Generic DAST scanners (ZAP, Burp Scanner, Nuclei, Acunetix) cannot reliably detect price manipulation because there is no malicious payload to match — the request looks like a normal purchase, just with a different number. Detection requires understanding what a price 'should' be, which means correlating the request with a product catalog and known price ranges. Specialized business logic tools (Pynt, Escape BLST, StackHawk BLT launched December 2025) and BreachVex's business-logic detection attempt this via per-product baseline comparison and out-of-range detection.
CVE-2025-56426 (Bagisto CMS v2.3.6, CVSS 6.5, Laravel/PHP) is the flagship 2025 case for cart price manipulation in a major open-source e-commerce stack. WordPress price-manipulation CVEs typically come via WooCommerce extensions and are tracked by Patchstack rather than NVD. Shopify-side cases route through the private HackerOne program with bounty payouts in the $25K–$150K range for full checkout total bypass. CVE-2020-11007 (Shopizer Java Spring) covers the negative-quantity variant — closely related but technically a different CWE.

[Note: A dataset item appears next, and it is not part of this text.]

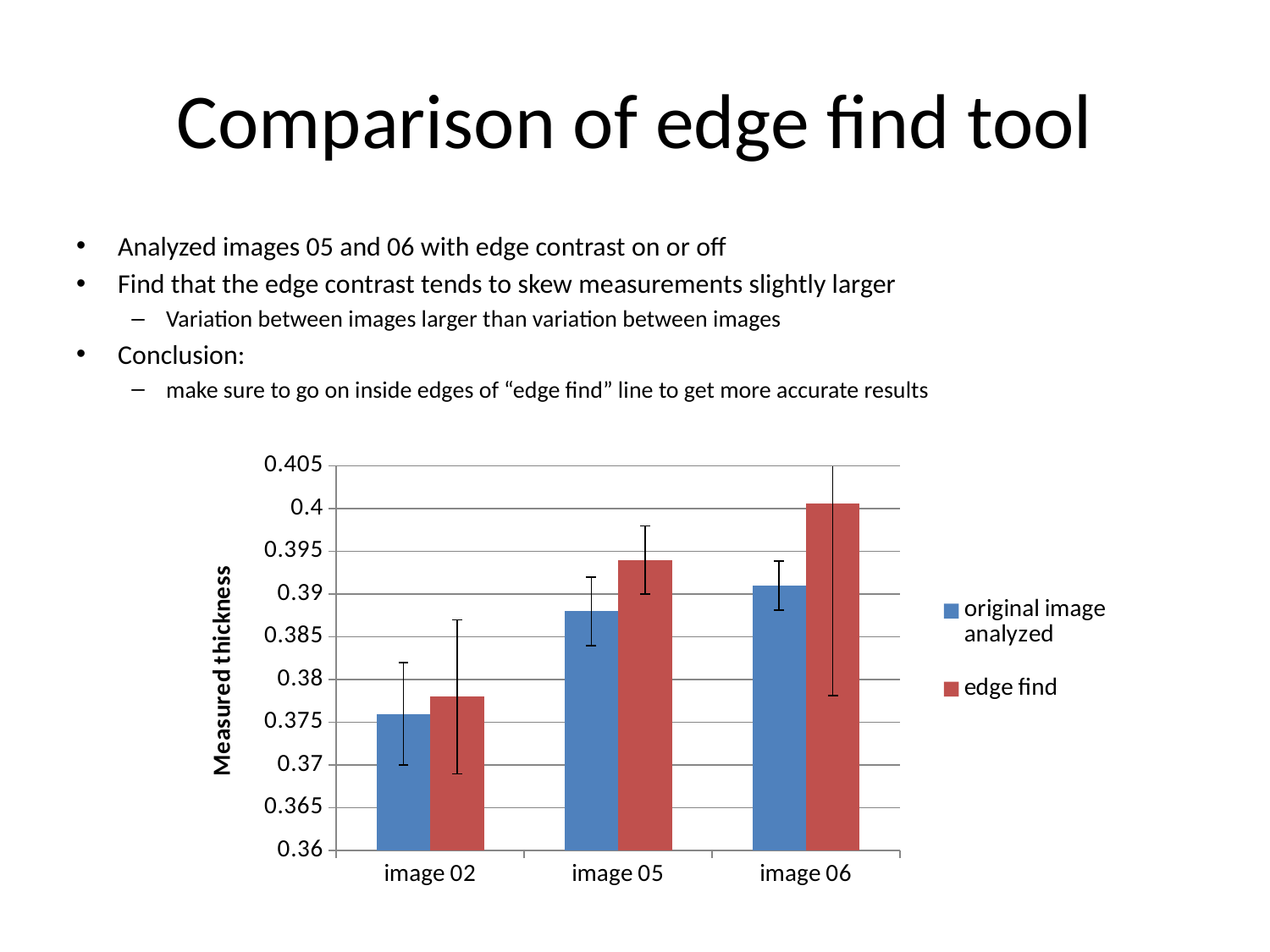
How many series does the chart's legend list? 2 What kind of chart is shown on the slide? bar chart What is the title of the chart's vertical axis? Measured thickness Do the 'edge find' values rise or fall from image 02 to image 06? rise Which image has the lowest 'original image analyzed' measured thickness? image 02 Which image has the lowest 'edge find' measured thickness? image 02 Which image has the highest 'edge find' measured thickness? image 06 Is the 'edge find' value for image 06 greater or less than 0.395? greater What are the two series named in the chart's legend? original image analyzed; edge find Is the 'original image analyzed' value for image 02 greater or less than 0.38? less For image 05, which is larger: the 'original image analyzed' value or the 'edge find' value? edge find How many image categories are shown on the x axis of the chart? 3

Price manipulation is a specific subtype of parameter tampering applied to monetary fields. Parameter tampering is the general class — modifying any client-controlled parameter (user_id for IDOR, role=admin for privilege escalation, price=1 for free orders). Price manipulation focuses on the financial impact subset where the modified parameter directly determines transaction cost. The OWASP WSTG covers both under WSTG-BUSL-05 and WSTG-INPV-04 respectively. Defense for price manipulation is server-side catalog lookup; defense for general parameter tampering is server-side authorization and validation.